Strip the pictures, then copy the remaining data exactly as it stands.

• Dataset section:
☆ ☆ ☆

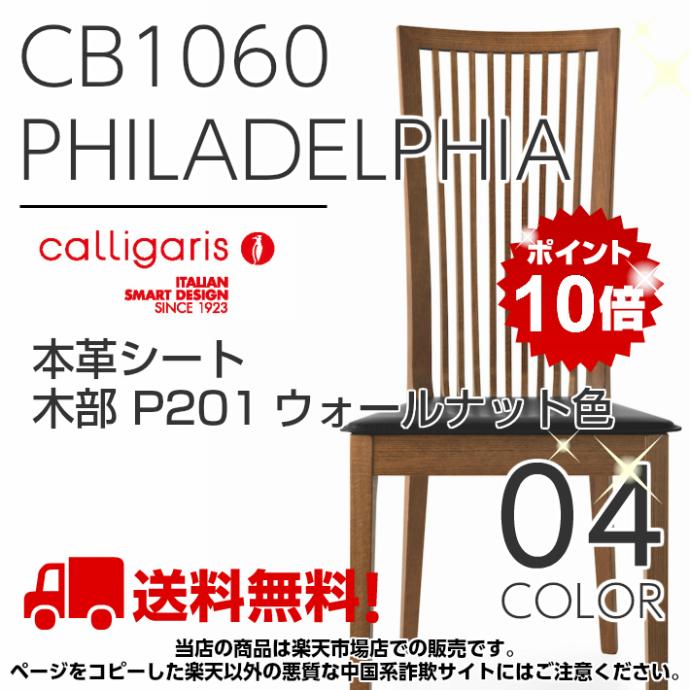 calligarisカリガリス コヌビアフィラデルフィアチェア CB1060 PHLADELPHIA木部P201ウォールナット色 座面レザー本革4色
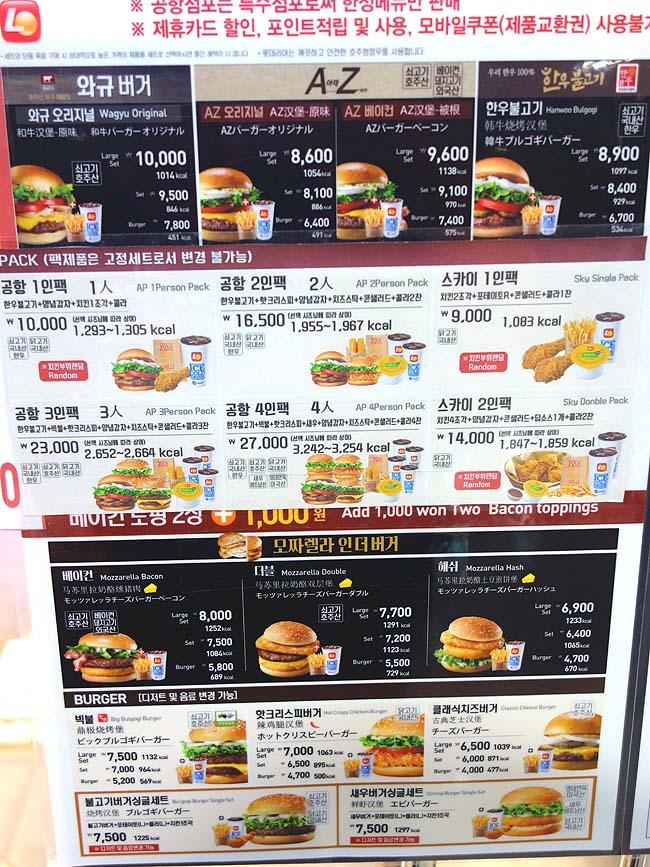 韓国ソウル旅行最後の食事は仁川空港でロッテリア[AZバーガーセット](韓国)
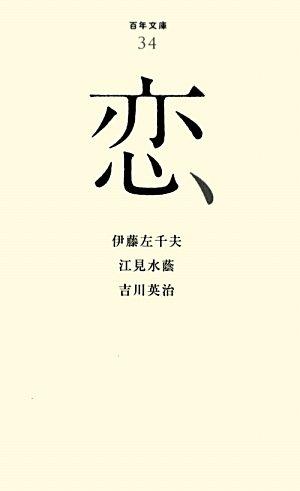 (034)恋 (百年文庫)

☆ ☆ ☆

• The answer:
 calligarisカリガリス コヌビアフィラデルフィアチェア CB1060 PHLADELPHIA木部P201ウォールナット色 座面レザー本革4色
 韓国ソウル旅行最後の食事は仁川空港でロッテリア[AZバーガーセット](韓国)
 (034)恋 (百年文庫)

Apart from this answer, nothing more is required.